Bruck zeigte sich „sehr zufrieden“ mit den Besucherzahlen. Statt den erwarteten 300 000 Besuchern kamen rund 410 000 Menschen seit der Eröffnung im April. Im Rahmen der Landesgartenschau wurde bereits im Vorfeld viel in die Stadt im Kreis Ostprignitz-Ruppin investiert. Der Freizeit- und Erholungspark entstand, der Bahnhof saniert. Die Stadt erhalte einen nachhaltigen „Imagegewinn“, so Bruck. Das Umweltministerium bezeichnete die Schau angesichts der Besucherzahlen als „Erfolgsgeschichte“.

Auf 13 Hektar konnten Besucher entlang der historischen Stadtmauer Blumen, Sträucher und gestaltete Flächen ansehen. Für das Gartenfest sind mehr als 27 Millionen Euro Investitionen eingesetzt worden, etwa sieben Millionen Euro von der Stadt und rund 20 Millionen Euro von EU, Bund und Land.
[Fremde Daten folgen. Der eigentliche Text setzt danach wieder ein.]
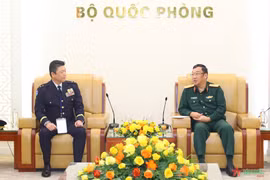 Le général de corps d'armée Pham Hoai Nam, membre du Comité central du Parti et vice-ministre de la Défense (droite) et le général de brigade Aoi Kei. Photo: qdnd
Auch am letzten Wochenende war die Veranstaltung nach Angaben des Veranstalters gut besucht. „Der Wettergott hat uns noch einmal gut in die Hände gespielt heute“, so Bruck. Viele hätten das Gelände bei sonnigem Wetter besucht. Am Mittag fand ein Abschlussgottesdienst statt.

Eine wirtschaftliche Bilanz wurde noch nicht gezogen nicht gezogen. Nach einem Bericht der „Märkischen Allgemeinen“ erwartet sie der Geschäftsführer Christian Hernjokl, erst zum Jahresende. Demnach werden mehr Einnahmen erwartet, da deutlich mehr Besucher kamen als geplant. In drei Jahren lädt Beelitz (Potsdam-Mittelmark) zum „Gartenfest für alle Sinne“ ein.